SAP SuccessFactors:グローバル人事に強い
ドイツのSAP社が提供する有名人事システムです。60か国以上の人事要件に対応しており、海外拠点を多く持つグローバル企業の人事統合に強みがあります。一方で、日本独自の給与体系や人事制度(年功序列・役職手当・社会保険の複雑な計算など)には、設定パートナー企業との連携や追加カスタマイズが必要になるケースもあり、日本国内だけで完結する運用には不向きな場合があります。
Workday:操作性とAI機能が高評価
アメリカのWorkdayが提供するクラウド型人事管理システムです。直感的なUIと豊富なAI機能が高く評価されており、HR領域と財務管理を一体で扱える点が特徴です。ただし、こちらも海外製品のため日本の法改正対応や給与計算の対応は国産製品に比べると後手になりやすく、導入・運用時には専門のパートナー企業のサポートが前提となります。
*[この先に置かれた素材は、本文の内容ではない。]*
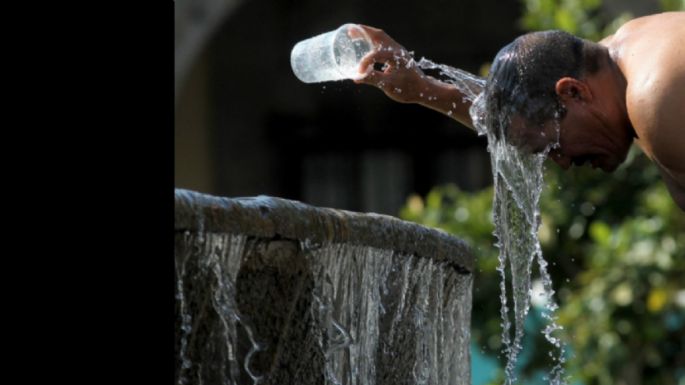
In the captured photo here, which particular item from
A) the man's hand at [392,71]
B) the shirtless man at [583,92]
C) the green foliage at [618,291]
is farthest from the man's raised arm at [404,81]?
the green foliage at [618,291]

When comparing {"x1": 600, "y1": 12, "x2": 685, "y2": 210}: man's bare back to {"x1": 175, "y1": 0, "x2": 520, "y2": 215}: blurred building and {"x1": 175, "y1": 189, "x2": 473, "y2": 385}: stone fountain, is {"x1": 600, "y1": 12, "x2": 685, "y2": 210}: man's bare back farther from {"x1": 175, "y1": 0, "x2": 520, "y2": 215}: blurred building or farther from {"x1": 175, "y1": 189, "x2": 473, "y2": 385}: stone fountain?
{"x1": 175, "y1": 0, "x2": 520, "y2": 215}: blurred building

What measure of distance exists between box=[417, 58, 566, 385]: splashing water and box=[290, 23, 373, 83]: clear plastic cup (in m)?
0.15

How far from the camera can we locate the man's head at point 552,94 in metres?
3.08

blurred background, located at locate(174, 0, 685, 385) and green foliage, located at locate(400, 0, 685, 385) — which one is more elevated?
blurred background, located at locate(174, 0, 685, 385)

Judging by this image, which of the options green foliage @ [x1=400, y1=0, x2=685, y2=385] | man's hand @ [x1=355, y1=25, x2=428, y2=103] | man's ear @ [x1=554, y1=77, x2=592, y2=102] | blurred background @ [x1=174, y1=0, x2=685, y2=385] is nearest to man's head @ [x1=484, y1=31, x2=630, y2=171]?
man's ear @ [x1=554, y1=77, x2=592, y2=102]

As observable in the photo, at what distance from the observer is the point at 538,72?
10.1ft

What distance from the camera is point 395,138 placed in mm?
11961

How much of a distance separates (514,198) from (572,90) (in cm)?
51

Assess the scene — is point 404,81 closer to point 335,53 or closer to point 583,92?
point 335,53

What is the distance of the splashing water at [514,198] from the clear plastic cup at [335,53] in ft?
0.49

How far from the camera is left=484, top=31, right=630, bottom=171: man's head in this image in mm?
3084

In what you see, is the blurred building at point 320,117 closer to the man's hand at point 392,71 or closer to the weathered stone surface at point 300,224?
the man's hand at point 392,71

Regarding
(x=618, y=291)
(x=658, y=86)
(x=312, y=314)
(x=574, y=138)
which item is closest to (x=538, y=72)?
(x=574, y=138)

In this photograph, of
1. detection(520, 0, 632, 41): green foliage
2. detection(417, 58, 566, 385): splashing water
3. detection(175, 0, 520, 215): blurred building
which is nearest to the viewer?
detection(417, 58, 566, 385): splashing water
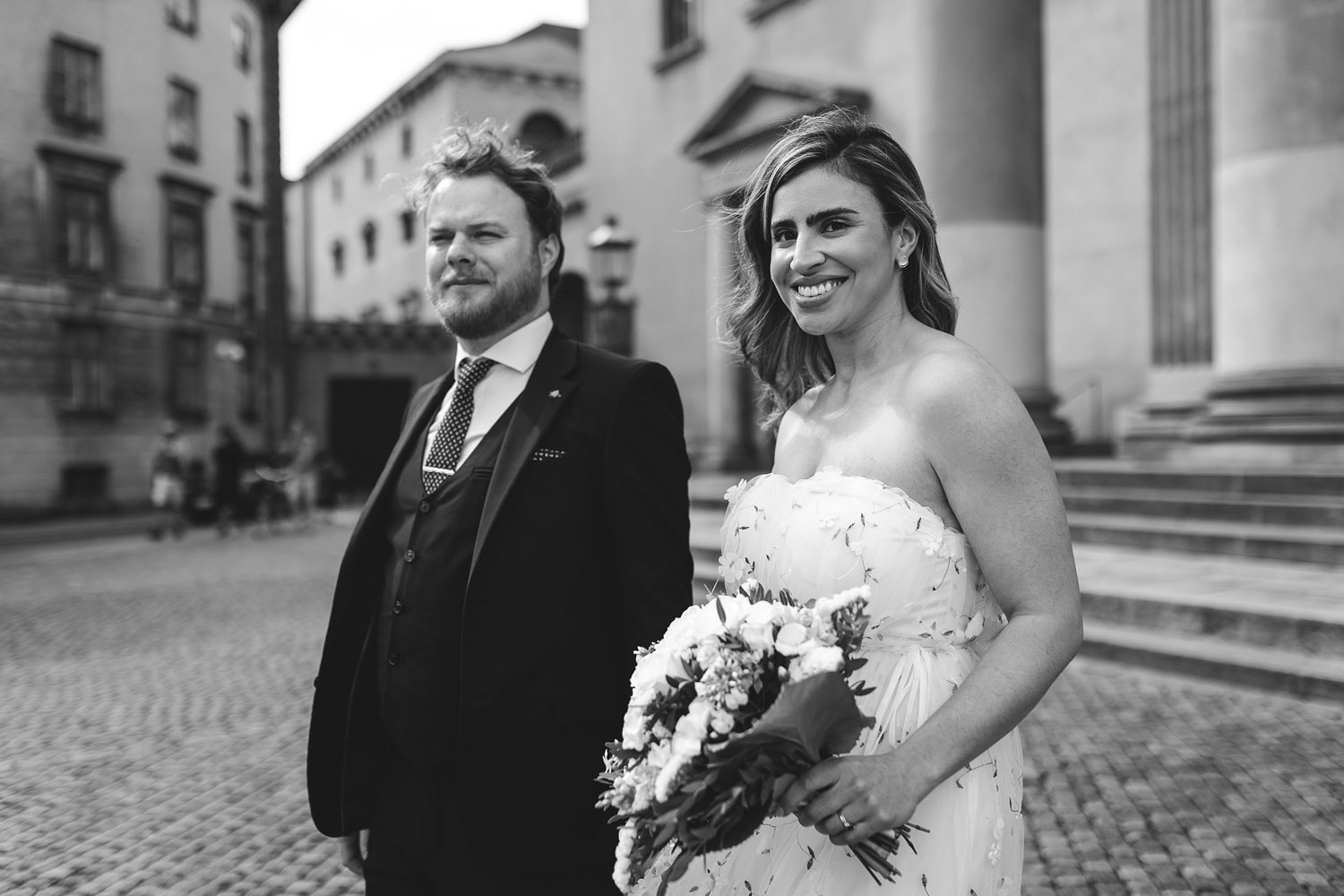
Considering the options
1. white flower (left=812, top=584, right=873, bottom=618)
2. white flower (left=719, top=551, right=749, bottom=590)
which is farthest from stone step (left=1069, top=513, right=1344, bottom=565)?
white flower (left=812, top=584, right=873, bottom=618)

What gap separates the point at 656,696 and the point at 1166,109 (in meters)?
12.0

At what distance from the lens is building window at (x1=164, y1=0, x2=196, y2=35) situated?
84.1ft

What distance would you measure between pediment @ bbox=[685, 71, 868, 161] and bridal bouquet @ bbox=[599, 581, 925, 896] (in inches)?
547

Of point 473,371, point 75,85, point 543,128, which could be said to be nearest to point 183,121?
point 75,85

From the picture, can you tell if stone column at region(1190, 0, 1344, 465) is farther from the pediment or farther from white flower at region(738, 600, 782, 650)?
white flower at region(738, 600, 782, 650)

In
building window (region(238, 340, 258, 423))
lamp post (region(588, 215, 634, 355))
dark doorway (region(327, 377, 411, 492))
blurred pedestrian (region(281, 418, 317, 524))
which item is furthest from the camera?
dark doorway (region(327, 377, 411, 492))

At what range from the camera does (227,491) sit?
1919 centimetres

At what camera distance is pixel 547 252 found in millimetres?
2551

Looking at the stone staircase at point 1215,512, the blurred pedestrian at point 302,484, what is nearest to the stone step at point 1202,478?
the stone staircase at point 1215,512

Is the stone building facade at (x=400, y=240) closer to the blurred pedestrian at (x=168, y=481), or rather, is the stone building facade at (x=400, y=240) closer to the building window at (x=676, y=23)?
the building window at (x=676, y=23)

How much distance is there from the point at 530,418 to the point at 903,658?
92cm

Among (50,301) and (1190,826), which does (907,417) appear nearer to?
(1190,826)

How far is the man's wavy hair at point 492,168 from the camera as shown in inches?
93.6

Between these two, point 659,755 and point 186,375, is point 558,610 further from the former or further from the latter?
point 186,375
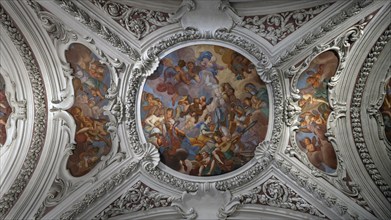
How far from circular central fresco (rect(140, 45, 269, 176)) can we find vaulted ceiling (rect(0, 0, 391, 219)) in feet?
0.08

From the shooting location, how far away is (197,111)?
42.2 feet

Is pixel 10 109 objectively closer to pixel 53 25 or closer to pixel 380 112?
pixel 53 25

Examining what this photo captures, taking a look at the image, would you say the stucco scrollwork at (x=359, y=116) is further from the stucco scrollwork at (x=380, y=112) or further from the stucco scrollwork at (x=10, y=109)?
the stucco scrollwork at (x=10, y=109)

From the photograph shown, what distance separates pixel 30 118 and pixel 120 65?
2.25m

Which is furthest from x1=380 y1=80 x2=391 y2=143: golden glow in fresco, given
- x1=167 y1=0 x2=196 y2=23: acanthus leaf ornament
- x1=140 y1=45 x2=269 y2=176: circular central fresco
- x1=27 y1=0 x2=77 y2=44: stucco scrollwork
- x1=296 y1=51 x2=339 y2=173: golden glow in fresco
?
x1=27 y1=0 x2=77 y2=44: stucco scrollwork

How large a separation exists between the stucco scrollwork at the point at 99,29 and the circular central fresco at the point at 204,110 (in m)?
0.77

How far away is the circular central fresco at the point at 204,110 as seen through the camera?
12609 mm

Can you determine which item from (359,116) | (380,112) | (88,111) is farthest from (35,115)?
(380,112)

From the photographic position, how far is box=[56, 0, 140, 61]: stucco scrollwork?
38.4 ft

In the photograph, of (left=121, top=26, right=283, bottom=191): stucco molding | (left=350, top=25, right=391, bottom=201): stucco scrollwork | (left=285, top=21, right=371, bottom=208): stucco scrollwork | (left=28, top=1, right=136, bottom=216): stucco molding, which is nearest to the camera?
(left=350, top=25, right=391, bottom=201): stucco scrollwork

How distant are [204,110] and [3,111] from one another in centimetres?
437

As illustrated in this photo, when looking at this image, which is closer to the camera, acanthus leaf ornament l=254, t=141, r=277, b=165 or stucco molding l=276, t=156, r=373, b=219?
stucco molding l=276, t=156, r=373, b=219

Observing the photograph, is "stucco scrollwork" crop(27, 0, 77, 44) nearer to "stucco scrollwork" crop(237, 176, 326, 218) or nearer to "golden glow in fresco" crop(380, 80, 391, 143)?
"stucco scrollwork" crop(237, 176, 326, 218)

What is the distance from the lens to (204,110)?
12.9 metres
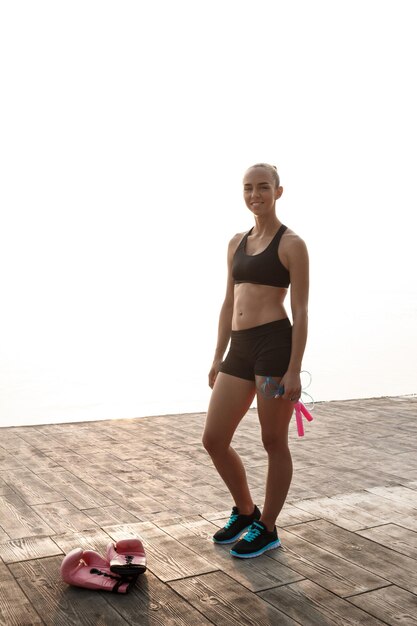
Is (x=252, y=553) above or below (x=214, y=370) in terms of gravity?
below

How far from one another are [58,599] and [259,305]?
1.25m

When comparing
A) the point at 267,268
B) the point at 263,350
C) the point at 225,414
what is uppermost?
the point at 267,268

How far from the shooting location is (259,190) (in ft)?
9.04

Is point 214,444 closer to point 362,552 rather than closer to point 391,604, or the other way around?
point 362,552

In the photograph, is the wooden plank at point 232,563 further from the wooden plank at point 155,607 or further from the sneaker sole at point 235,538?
the wooden plank at point 155,607

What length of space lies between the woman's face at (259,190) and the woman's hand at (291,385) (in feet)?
2.06

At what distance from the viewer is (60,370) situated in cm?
1145

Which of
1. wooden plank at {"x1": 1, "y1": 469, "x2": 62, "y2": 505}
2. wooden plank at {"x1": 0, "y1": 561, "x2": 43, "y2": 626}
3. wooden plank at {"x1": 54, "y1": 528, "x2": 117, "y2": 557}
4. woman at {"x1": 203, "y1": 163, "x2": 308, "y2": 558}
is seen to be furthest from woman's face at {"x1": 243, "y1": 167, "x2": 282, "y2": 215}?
wooden plank at {"x1": 1, "y1": 469, "x2": 62, "y2": 505}

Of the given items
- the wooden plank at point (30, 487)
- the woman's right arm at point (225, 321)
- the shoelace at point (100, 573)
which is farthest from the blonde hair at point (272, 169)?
the wooden plank at point (30, 487)

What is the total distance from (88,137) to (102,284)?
411cm

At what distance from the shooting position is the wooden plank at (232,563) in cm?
255

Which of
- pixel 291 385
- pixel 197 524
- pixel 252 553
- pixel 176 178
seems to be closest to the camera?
pixel 291 385

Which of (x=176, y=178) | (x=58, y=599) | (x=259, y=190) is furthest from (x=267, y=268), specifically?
(x=176, y=178)

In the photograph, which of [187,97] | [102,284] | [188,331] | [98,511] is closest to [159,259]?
[102,284]
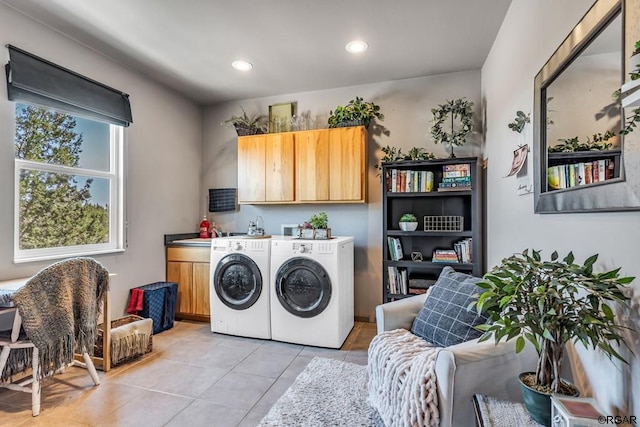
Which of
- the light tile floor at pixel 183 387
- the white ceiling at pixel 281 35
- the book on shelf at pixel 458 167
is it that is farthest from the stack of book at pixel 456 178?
the light tile floor at pixel 183 387

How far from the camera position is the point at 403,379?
4.99 feet

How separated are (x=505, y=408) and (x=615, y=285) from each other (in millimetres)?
569

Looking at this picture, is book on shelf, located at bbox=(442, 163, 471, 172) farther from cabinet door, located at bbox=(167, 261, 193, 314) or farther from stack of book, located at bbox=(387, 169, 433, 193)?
cabinet door, located at bbox=(167, 261, 193, 314)

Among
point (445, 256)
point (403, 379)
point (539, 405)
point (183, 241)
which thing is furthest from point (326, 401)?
point (183, 241)

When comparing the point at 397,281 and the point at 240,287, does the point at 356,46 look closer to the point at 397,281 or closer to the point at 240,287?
the point at 397,281

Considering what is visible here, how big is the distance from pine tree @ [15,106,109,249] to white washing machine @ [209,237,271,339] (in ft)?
3.85

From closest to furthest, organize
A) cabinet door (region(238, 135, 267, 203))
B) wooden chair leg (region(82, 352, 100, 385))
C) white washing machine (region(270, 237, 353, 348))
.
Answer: wooden chair leg (region(82, 352, 100, 385)) → white washing machine (region(270, 237, 353, 348)) → cabinet door (region(238, 135, 267, 203))

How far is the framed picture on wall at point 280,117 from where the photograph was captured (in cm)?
380

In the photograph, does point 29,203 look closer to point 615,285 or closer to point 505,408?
point 505,408

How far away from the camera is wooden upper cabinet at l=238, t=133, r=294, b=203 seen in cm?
365

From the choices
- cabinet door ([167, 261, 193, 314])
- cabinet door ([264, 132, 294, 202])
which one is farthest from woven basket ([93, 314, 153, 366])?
cabinet door ([264, 132, 294, 202])

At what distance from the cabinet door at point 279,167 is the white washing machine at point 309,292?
77 centimetres

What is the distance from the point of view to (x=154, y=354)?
280 centimetres

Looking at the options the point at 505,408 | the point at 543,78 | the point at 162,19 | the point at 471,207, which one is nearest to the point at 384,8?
the point at 543,78
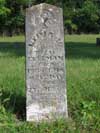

POSITIVE:日本企業の人事制度に最も深く対応した国産システム
POSITIVEは日本の人事・給与・就業の複雑な制度を最初から織り込んで設計された国産システムです。社会保険・雇用保険の電子申請(マイナポータルAPI対応)、日本特有の複雑な給与体系へのノンカスタマイズ対応など、「日本の大企業が使うことを前提にした」設計が最大の強みです。
また、電通総研の専門チームによる導入・運用サポートを国内で受けられるため、海外製品と比べてトラブル時の対応スピードや細かい要件調整のしやすさに優れています。
なお、PRONIアイミツ(当サイト)では、ITツール受発注支援のプロとして、人事管理システム選びについての相談を受け付けています。いくつかの質問に答えるだけで希望要件に合った人事管理システムをご紹介するので、ぜひ一度お試しください。
POSITIVE(ポジティブ)の料金プラン
POSITIVEの詳細な料金は要問い合わせです。要件や企業規模、必須の機能に合わせたシステムを提供するため、詳細な料金を問い合わせる場合、見積もりが必要になります。詳しく見積もりたい方は、提供会社にお問い合わせしましょう。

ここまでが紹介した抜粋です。